In the era of high-throughput biology, bioinformatics has become a crucial discipline for interpreting large-scale datasets. It is often regarded as a practical field focused on developing databases and software tools to support other research areas, rather than a fundamental scientific discipline dedicated to uncovering biological principles42,43. Since the model was developed using retrospective data from public databases, large-scale, multi-ethnic prospective validation studies are essential to confirm its clinical applicability. Key ADME-related genes were identified through bioinformatics analyses, but their specific roles in COAD progression remain uncertain. These findings are hypothesis-generating and derived from in silico analyses; therefore, experimental validation in independent cohorts and mechanistic studies are required to confirm the clinical utility and biological mechanisms.

The association between the identified signature and immunotherapy response is based on computational algorithms and requires clinical validation.
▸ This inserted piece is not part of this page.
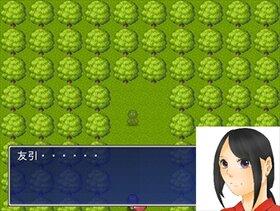 友引の森 Game Screen Shot2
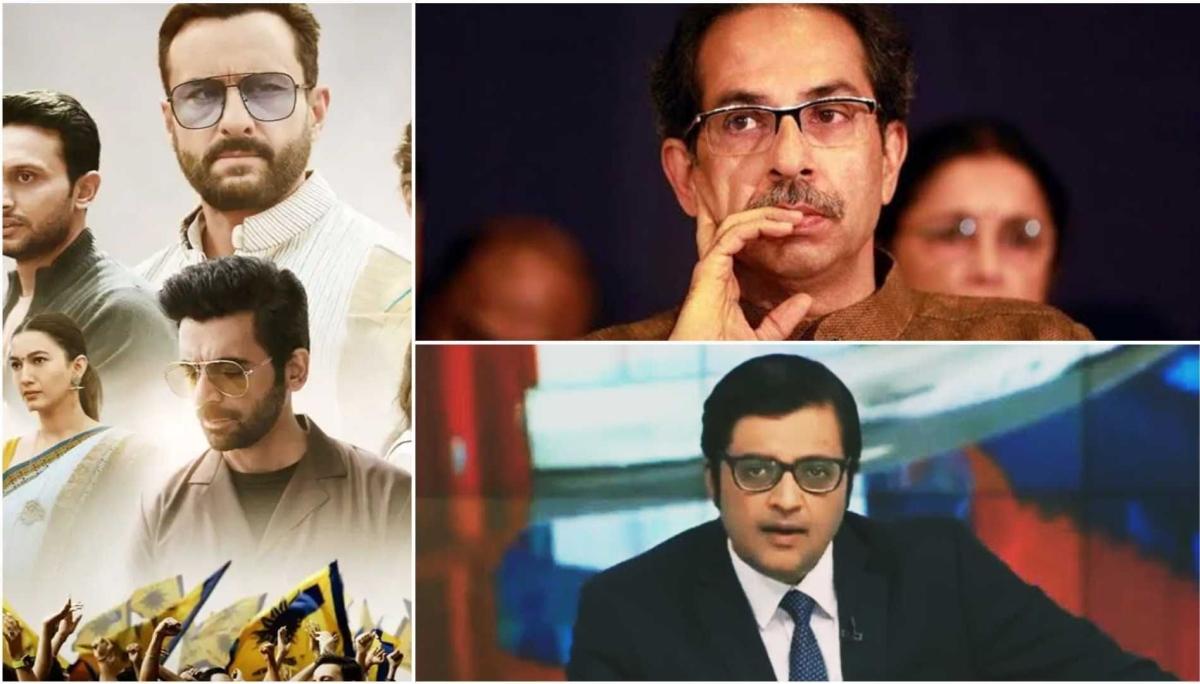 'Why no 'Tandav' for Arnab Goswami's 'sedition': Sena slams BJP over leaked WhatsApp chats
Future research should experimentally elucidate the functional mechanisms of these genes in COAD.

This study presents an in-depth examination of ADME-related genes in COAD, elucidating their influence on prognosis and the TME. Exploring differential expression, molecular alterations, prognostic signatures, and immune responses linked to ADME genes offer significant insights into the underlying processes of COAD development and progression. The construction of a prognostic model and nomogram derived from these genes enhances our understanding of patient outcomes and supports clinical decision-making.